Excerpted passage |

Panic

Beautiful Sunny Day

It’s a beautiful, sunny day here in Florida.  It is my second day alone and I am looking forward to running some errands, reading a book and maybe sneaking a walk in the park.  My first errand involves going to the local Publix supermarket to get some solid food (food poisoning during the weekend, today is my first normal day in a while).  I sit back in my car, play some 80s music and turn the corner to leave my complex.

That is when I notice it.  For some reason, my heart is pounding so loud I feel I can hear it outside of my chest.  It is, without a doubt, the scariest moment since I recovered from my ailment this weekend.  I don’t understand! Two minutes ago I was happy to be going out and now, I don’t think I am going to make it to the store less than a mile away.

I have learned to stop myself and start breathing.  I actually count how many seconds I breath in (5) and how many I breathe out (10).  Breath in – breath out.  Again.  Slow that heart rate down a little.  Make it to the parking lot.  Take another deep breath.

Ten minutes later, as I load on no good for me cereal, a water bottle, some granola bars and other pertinent snacks, I almost forgot the horrible sensation I had minutes before that the world was coming to an end, well, at least, my world.

What you just read is my description of my panic attack.  You don’t know when they are coming, how long they will last, and it always ends the same way.  I, for one, cannot understand why minutes before I thought I was going to die when I am almost skipping down the aisles of the supermarket.

Explore the material |
a) In the panic attack post, for how many seconds does the writer breathe out when counting breaths?
b) Please copy from the panic attack post the stretch from "Beautiful Sunny Day" through "leave my complex.", word for word.
c) List the things the writer of the panic attack post says they are looking forward to doing on their second day alone.

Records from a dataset
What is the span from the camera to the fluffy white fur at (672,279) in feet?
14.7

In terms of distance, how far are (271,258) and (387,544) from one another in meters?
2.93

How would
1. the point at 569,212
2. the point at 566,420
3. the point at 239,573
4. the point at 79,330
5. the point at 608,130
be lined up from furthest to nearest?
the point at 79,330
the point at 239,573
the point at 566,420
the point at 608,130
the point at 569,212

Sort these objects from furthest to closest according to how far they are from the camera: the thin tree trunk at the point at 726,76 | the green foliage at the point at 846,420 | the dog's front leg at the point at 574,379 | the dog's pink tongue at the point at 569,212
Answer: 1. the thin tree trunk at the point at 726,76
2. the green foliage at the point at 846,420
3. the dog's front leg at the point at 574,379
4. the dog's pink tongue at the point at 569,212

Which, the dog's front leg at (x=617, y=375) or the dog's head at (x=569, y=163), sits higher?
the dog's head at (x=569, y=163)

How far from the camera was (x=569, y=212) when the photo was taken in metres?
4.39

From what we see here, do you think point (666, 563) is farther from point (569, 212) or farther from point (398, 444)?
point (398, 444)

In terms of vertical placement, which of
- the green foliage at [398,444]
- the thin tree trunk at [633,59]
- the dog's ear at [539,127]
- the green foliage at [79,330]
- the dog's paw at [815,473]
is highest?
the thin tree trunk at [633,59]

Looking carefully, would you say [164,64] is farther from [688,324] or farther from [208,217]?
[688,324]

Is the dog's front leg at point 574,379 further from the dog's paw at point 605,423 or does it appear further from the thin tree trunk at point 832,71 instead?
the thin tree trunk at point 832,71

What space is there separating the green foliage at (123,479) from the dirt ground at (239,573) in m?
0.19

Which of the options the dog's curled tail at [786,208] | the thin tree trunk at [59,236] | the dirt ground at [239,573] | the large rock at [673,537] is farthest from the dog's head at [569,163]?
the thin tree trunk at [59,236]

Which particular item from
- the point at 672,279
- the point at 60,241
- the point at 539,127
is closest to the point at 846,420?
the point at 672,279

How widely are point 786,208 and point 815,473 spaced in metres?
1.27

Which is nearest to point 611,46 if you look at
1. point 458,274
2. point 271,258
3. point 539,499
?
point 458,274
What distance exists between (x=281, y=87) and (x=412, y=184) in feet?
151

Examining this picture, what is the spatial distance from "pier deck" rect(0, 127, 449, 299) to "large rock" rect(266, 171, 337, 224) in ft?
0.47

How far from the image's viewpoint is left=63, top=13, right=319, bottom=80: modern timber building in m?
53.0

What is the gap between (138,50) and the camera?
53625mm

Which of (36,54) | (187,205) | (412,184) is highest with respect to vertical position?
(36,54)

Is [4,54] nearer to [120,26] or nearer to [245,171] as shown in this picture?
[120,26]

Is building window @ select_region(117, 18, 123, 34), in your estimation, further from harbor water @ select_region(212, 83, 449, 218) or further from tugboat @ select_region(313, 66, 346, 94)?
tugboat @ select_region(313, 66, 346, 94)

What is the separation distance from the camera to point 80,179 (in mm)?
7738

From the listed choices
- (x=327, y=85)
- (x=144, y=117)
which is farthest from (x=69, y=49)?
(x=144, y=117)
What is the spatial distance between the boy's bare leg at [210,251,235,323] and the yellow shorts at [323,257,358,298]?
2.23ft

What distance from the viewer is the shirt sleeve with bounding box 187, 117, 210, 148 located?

Your responses |
a) Ten seconds.

b)
Beautiful Sunny Day

It’s a beautiful, sunny day here in Florida.  It is my second day alone and I am looking forward to running some errands, reading a book and maybe sneaking a walk in the park.  My first errand involves going to the local Publix supermarket to get some solid food (food poisoning during the weekend, today is my first normal day in a while).  I sit back in my car, play some 80s music and turn the corner to leave my complex.

c) Running some errands, reading a book, and maybe sneaking a walk in the park.